Task prompt:
From the data below, repeat exactly the lines from the line with "[camera trap, expert-labeled]" to the line with "common name: domestic cow", both included.

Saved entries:
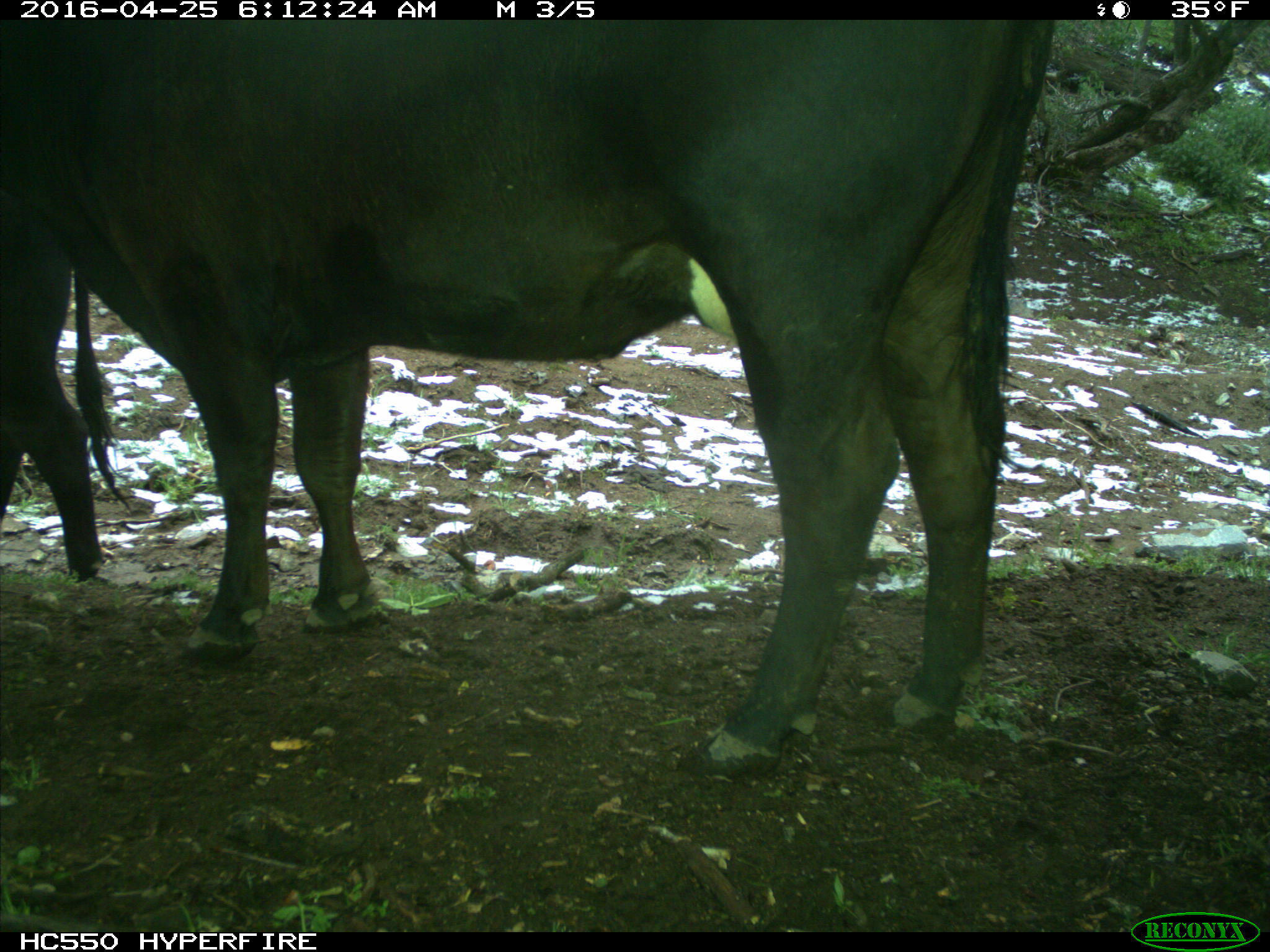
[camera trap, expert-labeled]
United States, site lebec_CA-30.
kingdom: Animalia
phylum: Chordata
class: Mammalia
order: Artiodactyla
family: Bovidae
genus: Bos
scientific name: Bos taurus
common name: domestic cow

==

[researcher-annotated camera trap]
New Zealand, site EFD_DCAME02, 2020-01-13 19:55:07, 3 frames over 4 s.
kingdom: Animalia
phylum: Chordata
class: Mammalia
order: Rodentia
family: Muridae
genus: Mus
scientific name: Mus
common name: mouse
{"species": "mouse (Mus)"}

* * *

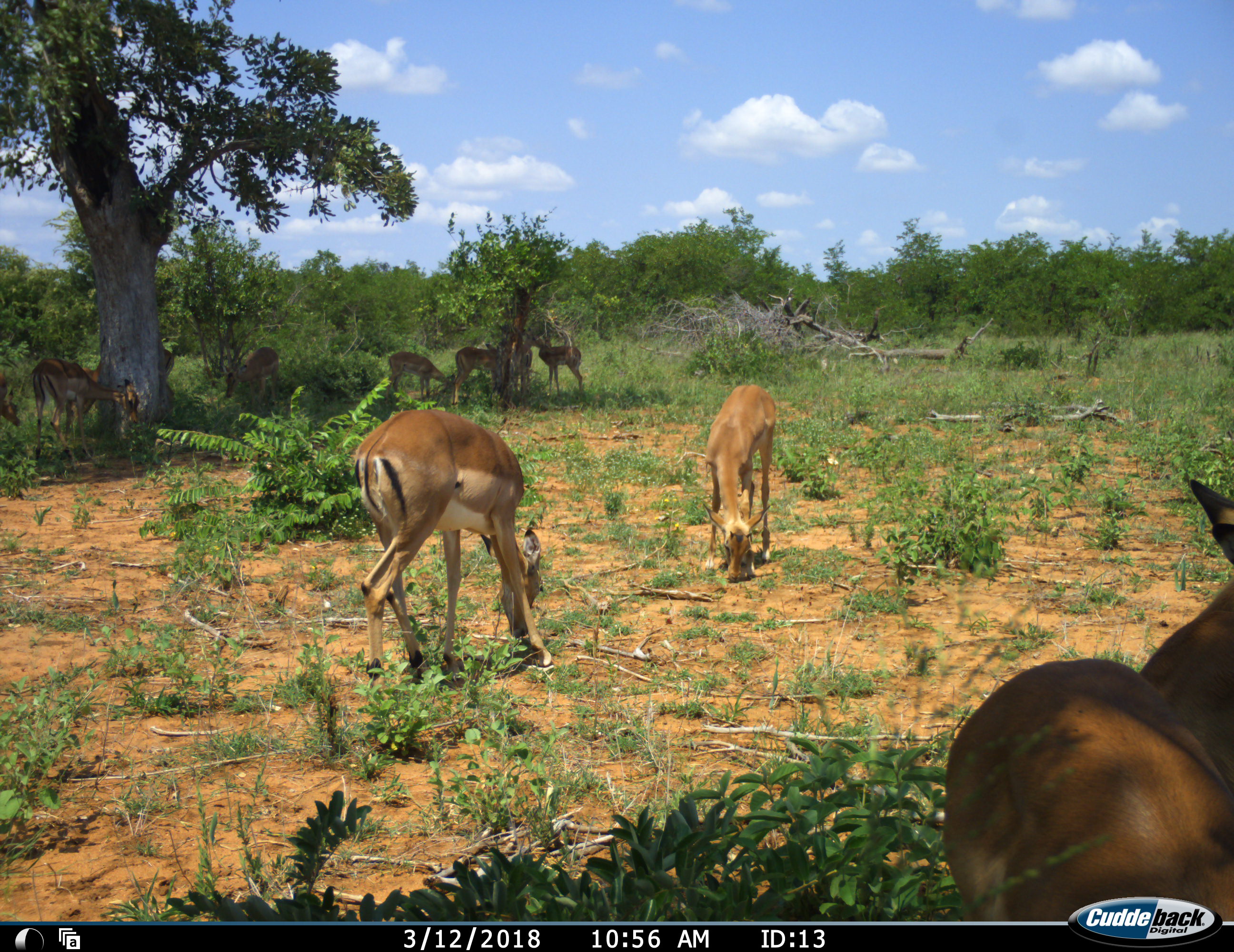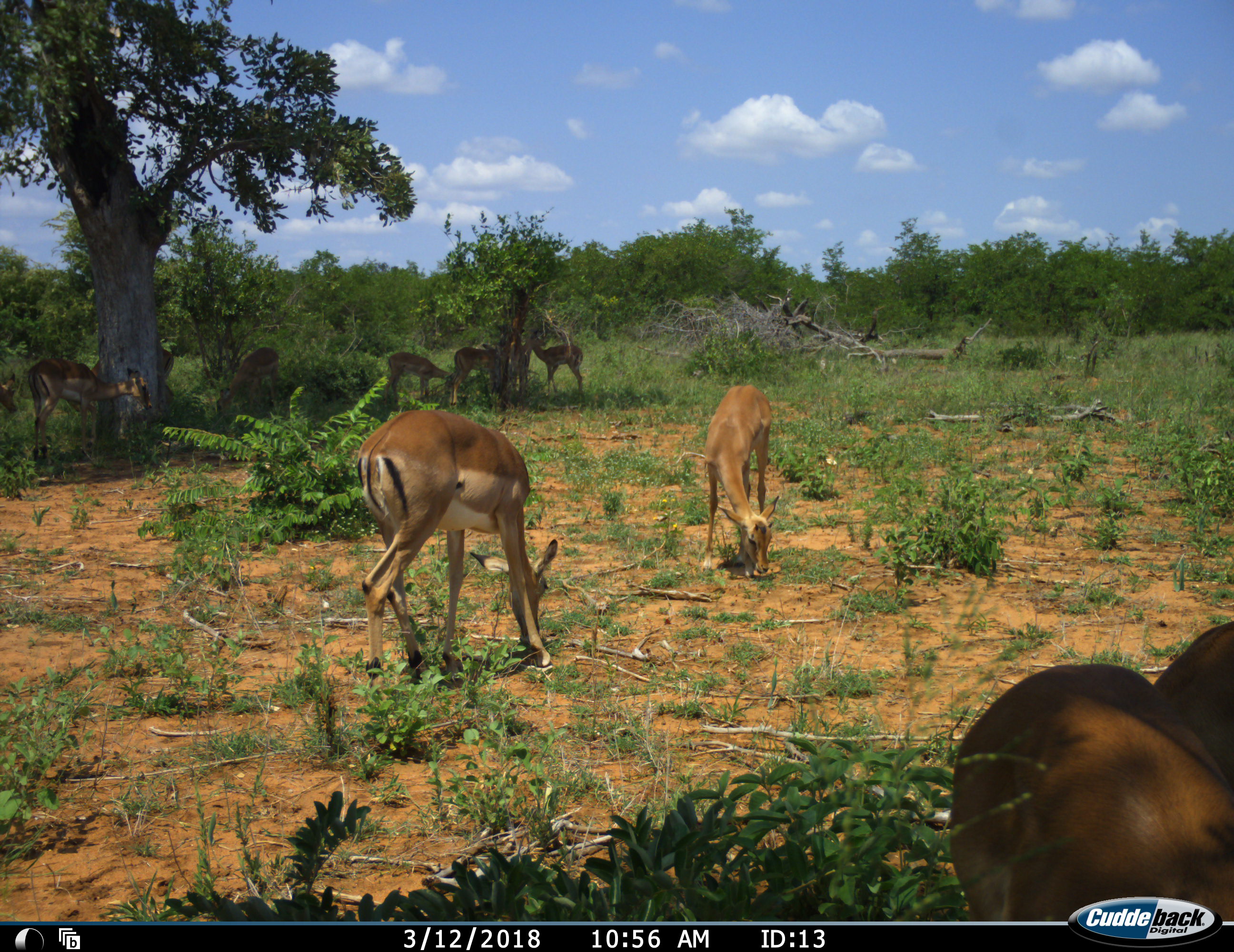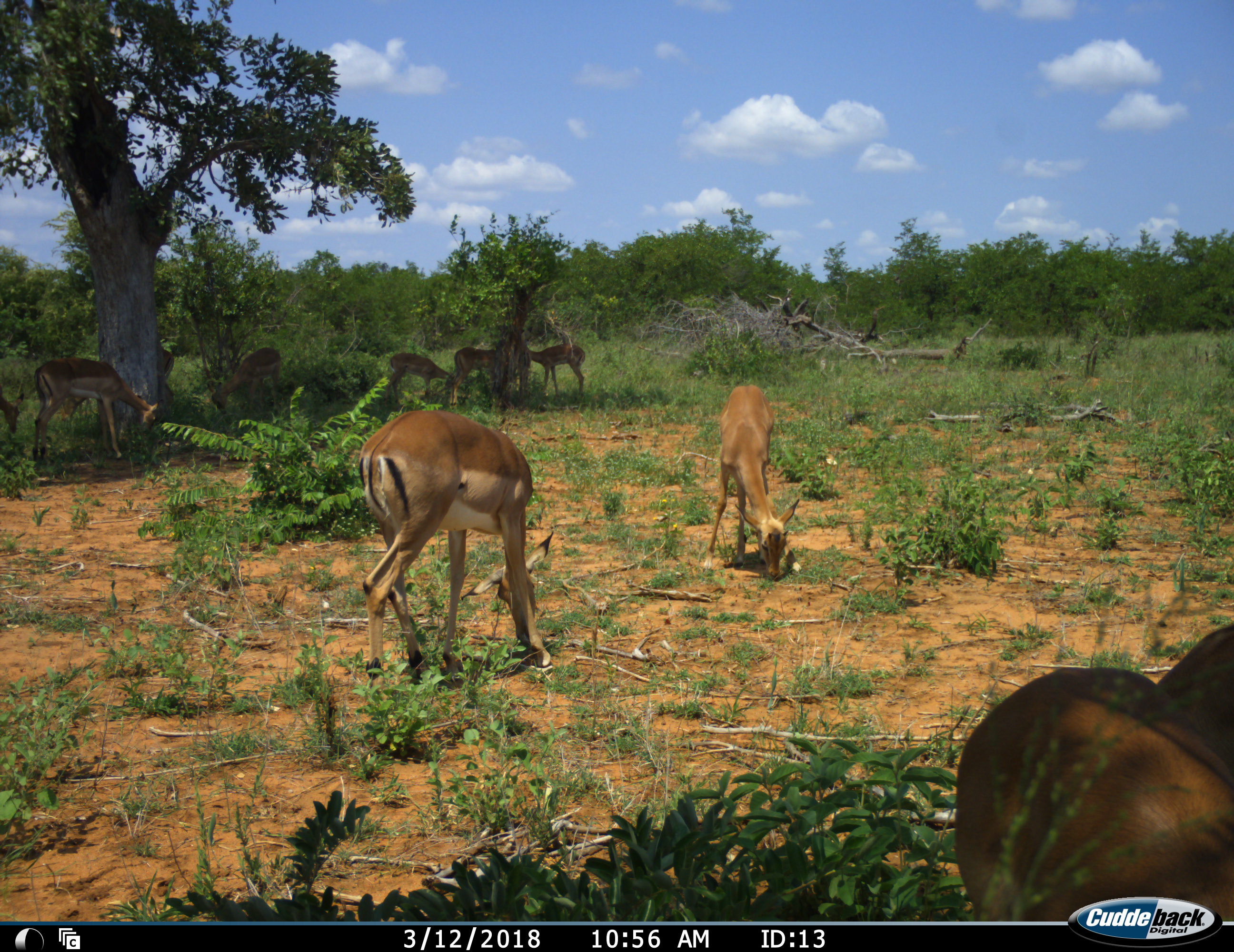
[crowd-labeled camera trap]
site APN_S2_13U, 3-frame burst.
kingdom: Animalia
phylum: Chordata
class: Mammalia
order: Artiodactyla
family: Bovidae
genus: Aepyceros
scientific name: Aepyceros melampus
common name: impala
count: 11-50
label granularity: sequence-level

Finished exercise:
[camera trap, expert-labeled]
United States, site lebec_CA-30.
kingdom: Animalia
phylum: Chordata
class: Mammalia
order: Artiodactyla
family: Bovidae
genus: Bos
scientific name: Bos taurus
common name: domestic cow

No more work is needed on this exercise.